-- SHORT TASK --
Arrange the lines from the first one through the line containing "29H68V33L73 37V38H77V40H82L84 38V28H82V24L79" as a numbered list, skipping any blank lines.

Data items
+++
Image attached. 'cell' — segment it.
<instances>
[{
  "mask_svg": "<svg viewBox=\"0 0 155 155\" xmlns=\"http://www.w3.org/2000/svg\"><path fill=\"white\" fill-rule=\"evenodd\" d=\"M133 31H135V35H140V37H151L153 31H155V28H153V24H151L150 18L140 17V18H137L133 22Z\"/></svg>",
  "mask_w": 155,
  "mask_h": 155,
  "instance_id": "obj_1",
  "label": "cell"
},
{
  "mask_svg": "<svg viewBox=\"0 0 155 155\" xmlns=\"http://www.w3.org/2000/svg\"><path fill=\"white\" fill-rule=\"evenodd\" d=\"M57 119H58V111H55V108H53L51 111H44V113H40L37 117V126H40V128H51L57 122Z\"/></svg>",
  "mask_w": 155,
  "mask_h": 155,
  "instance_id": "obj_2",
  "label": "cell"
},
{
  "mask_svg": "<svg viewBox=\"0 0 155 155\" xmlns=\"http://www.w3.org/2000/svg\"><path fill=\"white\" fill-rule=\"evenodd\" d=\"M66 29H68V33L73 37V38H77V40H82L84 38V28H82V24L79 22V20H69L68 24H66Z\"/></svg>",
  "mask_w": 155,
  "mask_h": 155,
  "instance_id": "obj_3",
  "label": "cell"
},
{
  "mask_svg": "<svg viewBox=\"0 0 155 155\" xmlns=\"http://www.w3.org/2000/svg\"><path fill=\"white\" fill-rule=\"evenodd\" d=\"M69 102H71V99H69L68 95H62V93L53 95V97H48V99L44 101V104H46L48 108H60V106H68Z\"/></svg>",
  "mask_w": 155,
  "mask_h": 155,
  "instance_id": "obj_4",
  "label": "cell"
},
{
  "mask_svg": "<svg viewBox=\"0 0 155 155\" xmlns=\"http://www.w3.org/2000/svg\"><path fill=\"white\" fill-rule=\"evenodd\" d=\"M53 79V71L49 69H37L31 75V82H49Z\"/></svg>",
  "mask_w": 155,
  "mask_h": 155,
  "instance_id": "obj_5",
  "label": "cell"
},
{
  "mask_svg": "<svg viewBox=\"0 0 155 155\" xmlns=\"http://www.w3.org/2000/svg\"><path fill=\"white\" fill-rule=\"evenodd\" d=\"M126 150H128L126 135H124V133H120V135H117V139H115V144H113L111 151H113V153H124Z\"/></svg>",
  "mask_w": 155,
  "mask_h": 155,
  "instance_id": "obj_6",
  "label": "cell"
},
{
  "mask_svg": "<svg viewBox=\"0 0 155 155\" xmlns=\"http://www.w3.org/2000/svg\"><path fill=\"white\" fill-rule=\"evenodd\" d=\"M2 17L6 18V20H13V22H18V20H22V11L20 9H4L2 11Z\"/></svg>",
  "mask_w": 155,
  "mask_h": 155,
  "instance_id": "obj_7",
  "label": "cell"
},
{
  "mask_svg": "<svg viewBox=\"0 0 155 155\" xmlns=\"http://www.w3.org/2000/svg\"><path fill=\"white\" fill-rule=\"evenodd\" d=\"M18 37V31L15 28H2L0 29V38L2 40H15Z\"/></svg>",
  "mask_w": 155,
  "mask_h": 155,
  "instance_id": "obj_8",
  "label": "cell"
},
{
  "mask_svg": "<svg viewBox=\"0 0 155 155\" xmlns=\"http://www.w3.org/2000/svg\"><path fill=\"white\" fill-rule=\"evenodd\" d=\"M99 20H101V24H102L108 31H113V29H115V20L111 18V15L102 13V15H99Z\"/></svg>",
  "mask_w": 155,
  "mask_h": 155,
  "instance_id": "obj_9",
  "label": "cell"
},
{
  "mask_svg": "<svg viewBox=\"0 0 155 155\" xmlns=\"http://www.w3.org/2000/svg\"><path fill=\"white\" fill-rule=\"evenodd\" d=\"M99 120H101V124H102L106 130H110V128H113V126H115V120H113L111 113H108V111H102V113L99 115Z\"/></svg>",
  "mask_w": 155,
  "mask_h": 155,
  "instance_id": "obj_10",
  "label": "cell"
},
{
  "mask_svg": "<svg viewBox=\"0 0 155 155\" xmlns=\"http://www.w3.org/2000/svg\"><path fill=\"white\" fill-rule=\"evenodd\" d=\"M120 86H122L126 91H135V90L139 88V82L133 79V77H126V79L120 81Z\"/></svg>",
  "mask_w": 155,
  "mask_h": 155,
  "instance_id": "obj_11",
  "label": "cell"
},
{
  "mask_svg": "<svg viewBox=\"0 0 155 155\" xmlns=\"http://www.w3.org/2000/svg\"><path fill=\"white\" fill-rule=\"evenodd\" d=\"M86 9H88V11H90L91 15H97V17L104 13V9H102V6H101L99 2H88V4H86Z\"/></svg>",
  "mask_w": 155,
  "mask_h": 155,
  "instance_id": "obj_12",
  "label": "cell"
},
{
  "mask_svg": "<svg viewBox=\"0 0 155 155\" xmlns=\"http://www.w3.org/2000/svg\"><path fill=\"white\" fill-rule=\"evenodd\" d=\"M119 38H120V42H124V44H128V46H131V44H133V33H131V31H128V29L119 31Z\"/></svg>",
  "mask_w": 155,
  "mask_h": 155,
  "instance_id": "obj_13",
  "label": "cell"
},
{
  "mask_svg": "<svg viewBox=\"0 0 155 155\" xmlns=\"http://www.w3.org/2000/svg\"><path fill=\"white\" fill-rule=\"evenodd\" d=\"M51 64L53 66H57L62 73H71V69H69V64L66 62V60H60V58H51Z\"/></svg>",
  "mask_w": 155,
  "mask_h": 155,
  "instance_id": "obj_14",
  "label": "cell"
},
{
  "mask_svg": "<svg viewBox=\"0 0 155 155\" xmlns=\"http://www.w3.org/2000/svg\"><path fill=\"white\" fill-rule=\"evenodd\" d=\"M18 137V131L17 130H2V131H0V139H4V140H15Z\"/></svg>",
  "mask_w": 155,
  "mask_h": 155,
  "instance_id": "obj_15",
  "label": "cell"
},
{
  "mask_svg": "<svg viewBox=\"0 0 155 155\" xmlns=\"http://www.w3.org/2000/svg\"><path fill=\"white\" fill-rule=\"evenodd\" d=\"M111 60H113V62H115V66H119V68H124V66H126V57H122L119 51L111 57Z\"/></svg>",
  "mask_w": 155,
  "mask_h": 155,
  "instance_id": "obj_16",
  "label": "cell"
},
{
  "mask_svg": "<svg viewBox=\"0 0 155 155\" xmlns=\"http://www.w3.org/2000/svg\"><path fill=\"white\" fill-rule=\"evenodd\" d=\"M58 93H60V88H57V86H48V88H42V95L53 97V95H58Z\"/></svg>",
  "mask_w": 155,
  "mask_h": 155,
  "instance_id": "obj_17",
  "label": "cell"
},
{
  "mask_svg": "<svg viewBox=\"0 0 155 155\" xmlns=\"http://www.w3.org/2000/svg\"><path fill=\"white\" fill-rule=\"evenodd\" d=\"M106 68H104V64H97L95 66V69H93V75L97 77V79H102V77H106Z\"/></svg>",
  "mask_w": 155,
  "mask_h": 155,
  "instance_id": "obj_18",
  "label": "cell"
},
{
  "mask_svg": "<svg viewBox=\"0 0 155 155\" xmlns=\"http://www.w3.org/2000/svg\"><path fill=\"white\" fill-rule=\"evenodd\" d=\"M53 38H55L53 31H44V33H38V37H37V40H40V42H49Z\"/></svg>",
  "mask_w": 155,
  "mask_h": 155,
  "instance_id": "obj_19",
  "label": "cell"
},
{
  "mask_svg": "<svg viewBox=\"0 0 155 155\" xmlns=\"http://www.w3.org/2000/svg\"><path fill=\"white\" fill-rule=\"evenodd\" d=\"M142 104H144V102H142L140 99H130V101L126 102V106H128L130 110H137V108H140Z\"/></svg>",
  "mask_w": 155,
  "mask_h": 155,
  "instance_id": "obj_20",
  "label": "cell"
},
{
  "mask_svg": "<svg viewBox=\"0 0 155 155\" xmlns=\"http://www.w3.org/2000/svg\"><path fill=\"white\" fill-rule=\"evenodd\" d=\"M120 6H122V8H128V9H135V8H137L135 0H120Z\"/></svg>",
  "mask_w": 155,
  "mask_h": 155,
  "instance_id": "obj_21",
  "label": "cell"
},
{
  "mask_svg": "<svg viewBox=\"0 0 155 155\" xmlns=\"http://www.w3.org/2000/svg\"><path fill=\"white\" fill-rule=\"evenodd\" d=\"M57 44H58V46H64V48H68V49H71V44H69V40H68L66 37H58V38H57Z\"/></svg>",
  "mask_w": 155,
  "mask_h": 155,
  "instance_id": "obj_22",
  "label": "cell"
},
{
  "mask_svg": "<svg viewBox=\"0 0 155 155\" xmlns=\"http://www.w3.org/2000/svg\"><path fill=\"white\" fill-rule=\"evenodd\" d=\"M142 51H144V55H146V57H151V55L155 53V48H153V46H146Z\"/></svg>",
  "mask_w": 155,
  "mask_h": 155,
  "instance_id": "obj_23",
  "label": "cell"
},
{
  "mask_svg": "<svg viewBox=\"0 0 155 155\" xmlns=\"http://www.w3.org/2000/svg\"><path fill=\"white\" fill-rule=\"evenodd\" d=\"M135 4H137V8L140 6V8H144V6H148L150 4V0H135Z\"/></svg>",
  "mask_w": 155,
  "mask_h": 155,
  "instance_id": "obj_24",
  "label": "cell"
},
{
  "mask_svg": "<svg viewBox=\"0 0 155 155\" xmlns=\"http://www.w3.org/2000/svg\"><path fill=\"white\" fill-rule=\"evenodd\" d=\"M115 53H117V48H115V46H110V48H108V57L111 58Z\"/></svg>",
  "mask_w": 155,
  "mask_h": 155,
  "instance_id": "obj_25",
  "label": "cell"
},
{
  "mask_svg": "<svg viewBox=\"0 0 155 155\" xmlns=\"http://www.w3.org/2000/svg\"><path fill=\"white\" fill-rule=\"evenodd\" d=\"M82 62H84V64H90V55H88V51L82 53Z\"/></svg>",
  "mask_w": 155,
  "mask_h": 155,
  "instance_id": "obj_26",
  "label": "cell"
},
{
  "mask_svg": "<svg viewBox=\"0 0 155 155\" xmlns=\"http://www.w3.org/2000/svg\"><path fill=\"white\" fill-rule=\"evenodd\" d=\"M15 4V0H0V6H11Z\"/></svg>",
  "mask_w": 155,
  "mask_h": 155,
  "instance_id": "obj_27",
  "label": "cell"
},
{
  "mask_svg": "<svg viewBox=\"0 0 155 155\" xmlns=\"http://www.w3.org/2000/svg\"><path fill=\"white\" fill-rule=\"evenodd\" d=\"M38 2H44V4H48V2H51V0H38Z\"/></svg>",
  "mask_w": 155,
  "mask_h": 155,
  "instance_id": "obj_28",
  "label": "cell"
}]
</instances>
+++
-- THE RESULT --
1. Image attached. 'cell' — segment it.
2. <instances>
3. [{
4.   "mask_svg": "<svg viewBox=\"0 0 155 155\" xmlns=\"http://www.w3.org/2000/svg\"><path fill=\"white\" fill-rule=\"evenodd\" d=\"M133 31H135V35H140V37H151L153 31H155V28H153V24H151L150 18L140 17V18H137L133 22Z\"/></svg>",
5.   "mask_w": 155,
6.   "mask_h": 155,
7.   "instance_id": "obj_1",
8.   "label": "cell"
9. },
10. {
11.   "mask_svg": "<svg viewBox=\"0 0 155 155\" xmlns=\"http://www.w3.org/2000/svg\"><path fill=\"white\" fill-rule=\"evenodd\" d=\"M57 119H58V111H55V108H53L51 111H44V113H40L37 117V126H40V128H51L57 122Z\"/></svg>",
12.   "mask_w": 155,
13.   "mask_h": 155,
14.   "instance_id": "obj_2",
15.   "label": "cell"
16. },
17. {
18.   "mask_svg": "<svg viewBox=\"0 0 155 155\" xmlns=\"http://www.w3.org/2000/svg\"><path fill=\"white\" fill-rule=\"evenodd\" d=\"M66 29H68V33L73 37V38H77V40H82L84 38V28H82V24L79 22V20H69L68 24H66Z\"/></svg>",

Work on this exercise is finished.